Winkelmand

Geen producten in de winkelwagen.

Ken je e-commerceklant: 7 tips

Klanten laten bij hun digitale bezoek sporen na. Slimme bedrijven destilleren daar nuttige informatie uit. Maar hoe kom je aan de beste informatie? 7 tips.

#1. Weet wat je wilt weten

Niet alle informatie over je klanten is even waardevol. Neem informatie over de woonplaats van je klanten. Interessant voor bedrijven met fysieke winkels. Maar als je alleen een webwinkel hebt, moet je dan per se weten waar je klanten zitten? ‘Het hangt helemaal af van de strategie van je bedrijf en de daarvan afgeleide digitale strategie.

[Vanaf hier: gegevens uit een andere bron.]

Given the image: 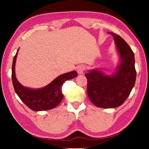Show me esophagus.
Masks as SVG:
<instances>
[{
  "mask_svg": "<svg viewBox=\"0 0 149 149\" xmlns=\"http://www.w3.org/2000/svg\"><path fill=\"white\" fill-rule=\"evenodd\" d=\"M86 69V67L83 65H80L77 68V72L79 74H83V72Z\"/></svg>",
  "mask_w": 149,
  "mask_h": 149,
  "instance_id": "esophagus-1",
  "label": "esophagus"
}]
</instances>
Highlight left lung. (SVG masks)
<instances>
[{"mask_svg": "<svg viewBox=\"0 0 149 149\" xmlns=\"http://www.w3.org/2000/svg\"><path fill=\"white\" fill-rule=\"evenodd\" d=\"M112 35L120 62L114 72L106 75L94 69L85 74L88 80V97L94 105L102 108H114L121 106L127 100L136 79L135 58L132 49L119 35Z\"/></svg>", "mask_w": 149, "mask_h": 149, "instance_id": "1", "label": "left lung"}]
</instances>
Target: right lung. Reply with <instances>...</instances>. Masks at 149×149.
<instances>
[{
	"instance_id": "right-lung-1",
	"label": "right lung",
	"mask_w": 149,
	"mask_h": 149,
	"mask_svg": "<svg viewBox=\"0 0 149 149\" xmlns=\"http://www.w3.org/2000/svg\"><path fill=\"white\" fill-rule=\"evenodd\" d=\"M19 49V48L13 58L12 67V80L16 94L31 110L40 111L53 109L59 104L63 98L61 91L63 84L66 81L77 76L78 73L76 71H72L61 74L46 86L40 89L25 87L18 81L15 76V66Z\"/></svg>"
}]
</instances>
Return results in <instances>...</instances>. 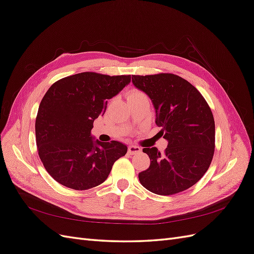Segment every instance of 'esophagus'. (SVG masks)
Wrapping results in <instances>:
<instances>
[{"label": "esophagus", "mask_w": 254, "mask_h": 254, "mask_svg": "<svg viewBox=\"0 0 254 254\" xmlns=\"http://www.w3.org/2000/svg\"><path fill=\"white\" fill-rule=\"evenodd\" d=\"M140 151H141V148L139 147V146L131 145V146H129V147H128L129 155H135V153H139Z\"/></svg>", "instance_id": "1"}]
</instances>
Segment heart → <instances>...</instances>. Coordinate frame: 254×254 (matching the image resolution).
Instances as JSON below:
<instances>
[{
	"instance_id": "obj_1",
	"label": "heart",
	"mask_w": 254,
	"mask_h": 254,
	"mask_svg": "<svg viewBox=\"0 0 254 254\" xmlns=\"http://www.w3.org/2000/svg\"><path fill=\"white\" fill-rule=\"evenodd\" d=\"M145 94L143 93L142 91H140V90H136V89H133V90H131L128 93V99L129 98H135V97H140V96H144Z\"/></svg>"
}]
</instances>
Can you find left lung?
<instances>
[{
  "mask_svg": "<svg viewBox=\"0 0 254 254\" xmlns=\"http://www.w3.org/2000/svg\"><path fill=\"white\" fill-rule=\"evenodd\" d=\"M134 86L155 106L159 133L168 141L162 155L156 147L143 151L150 165L139 174L142 186L170 196L190 189L210 167L215 150V123L210 106L193 84L172 73L132 75Z\"/></svg>",
  "mask_w": 254,
  "mask_h": 254,
  "instance_id": "obj_1",
  "label": "left lung"
}]
</instances>
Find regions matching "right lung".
<instances>
[{"mask_svg":"<svg viewBox=\"0 0 254 254\" xmlns=\"http://www.w3.org/2000/svg\"><path fill=\"white\" fill-rule=\"evenodd\" d=\"M130 75L82 72L54 82L36 118L38 155L47 172L63 186L84 190L102 184L127 146L118 141L94 142V120L104 115L107 99L130 82Z\"/></svg>","mask_w":254,"mask_h":254,"instance_id":"obj_1","label":"right lung"}]
</instances>
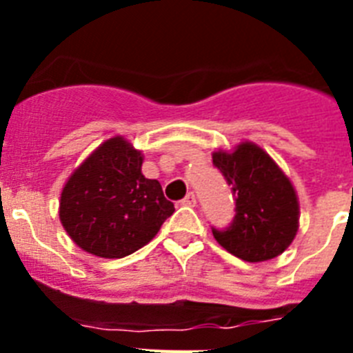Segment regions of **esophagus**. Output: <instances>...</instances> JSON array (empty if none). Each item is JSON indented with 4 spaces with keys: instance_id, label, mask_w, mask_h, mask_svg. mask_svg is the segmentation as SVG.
Returning <instances> with one entry per match:
<instances>
[{
    "instance_id": "esophagus-1",
    "label": "esophagus",
    "mask_w": 353,
    "mask_h": 353,
    "mask_svg": "<svg viewBox=\"0 0 353 353\" xmlns=\"http://www.w3.org/2000/svg\"><path fill=\"white\" fill-rule=\"evenodd\" d=\"M180 205H183V207H196V196L192 194V192H189V194L180 201Z\"/></svg>"
}]
</instances>
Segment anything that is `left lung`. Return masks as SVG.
Here are the masks:
<instances>
[{"label":"left lung","mask_w":353,"mask_h":353,"mask_svg":"<svg viewBox=\"0 0 353 353\" xmlns=\"http://www.w3.org/2000/svg\"><path fill=\"white\" fill-rule=\"evenodd\" d=\"M214 166L232 185L235 217L230 226L212 228L215 240L244 261L279 256L295 239L299 201L292 182L260 146L242 143L232 154L215 152Z\"/></svg>","instance_id":"8db88e82"}]
</instances>
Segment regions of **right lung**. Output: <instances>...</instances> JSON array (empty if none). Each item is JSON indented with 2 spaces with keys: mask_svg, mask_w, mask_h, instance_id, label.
Masks as SVG:
<instances>
[{
  "mask_svg": "<svg viewBox=\"0 0 353 353\" xmlns=\"http://www.w3.org/2000/svg\"><path fill=\"white\" fill-rule=\"evenodd\" d=\"M141 152L117 136L102 143L65 183L60 221L90 254L123 258L157 235L174 212L157 180L141 173Z\"/></svg>",
  "mask_w": 353,
  "mask_h": 353,
  "instance_id": "add662e5",
  "label": "right lung"
}]
</instances>
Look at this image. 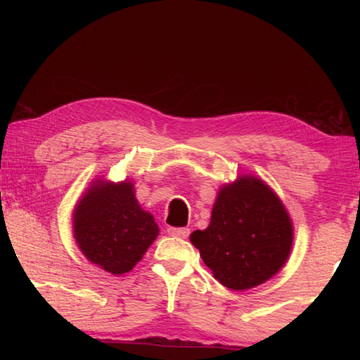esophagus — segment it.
<instances>
[{
    "label": "esophagus",
    "instance_id": "34e87169",
    "mask_svg": "<svg viewBox=\"0 0 360 360\" xmlns=\"http://www.w3.org/2000/svg\"><path fill=\"white\" fill-rule=\"evenodd\" d=\"M167 233L170 236H176V238H187L188 233H190V229H187V227H181V229L168 227Z\"/></svg>",
    "mask_w": 360,
    "mask_h": 360
}]
</instances>
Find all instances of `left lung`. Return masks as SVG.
I'll return each mask as SVG.
<instances>
[{
	"label": "left lung",
	"instance_id": "left-lung-1",
	"mask_svg": "<svg viewBox=\"0 0 360 360\" xmlns=\"http://www.w3.org/2000/svg\"><path fill=\"white\" fill-rule=\"evenodd\" d=\"M190 241L221 285L246 290L271 280L290 255L294 224L278 195L254 174L219 187L210 224Z\"/></svg>",
	"mask_w": 360,
	"mask_h": 360
}]
</instances>
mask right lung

Dat bepaalt wat je moet willen weten’, zegt Jeffrey van der Eijk, partner bij Anchormen, een bedrijf dat zich richt op het ontsluiten van consumentendata. Als je alleen een webwinkel hebt en aan direct marketingcampagnes via radio of televisie wilt doen, kan het weten van de vestigingsplaats van klanten interessant zijn, zegt Van der Eijk: ‘Dit zijn vaak gesegmenteerde campagnes op basis van woonplaats en postcodegebied. Ook maken recommandatiemachines gebruik van waardevolle informatie als woonplaats. Bepaalde producten lopen nu eenmaal beter in de grote steden dan het platteland.’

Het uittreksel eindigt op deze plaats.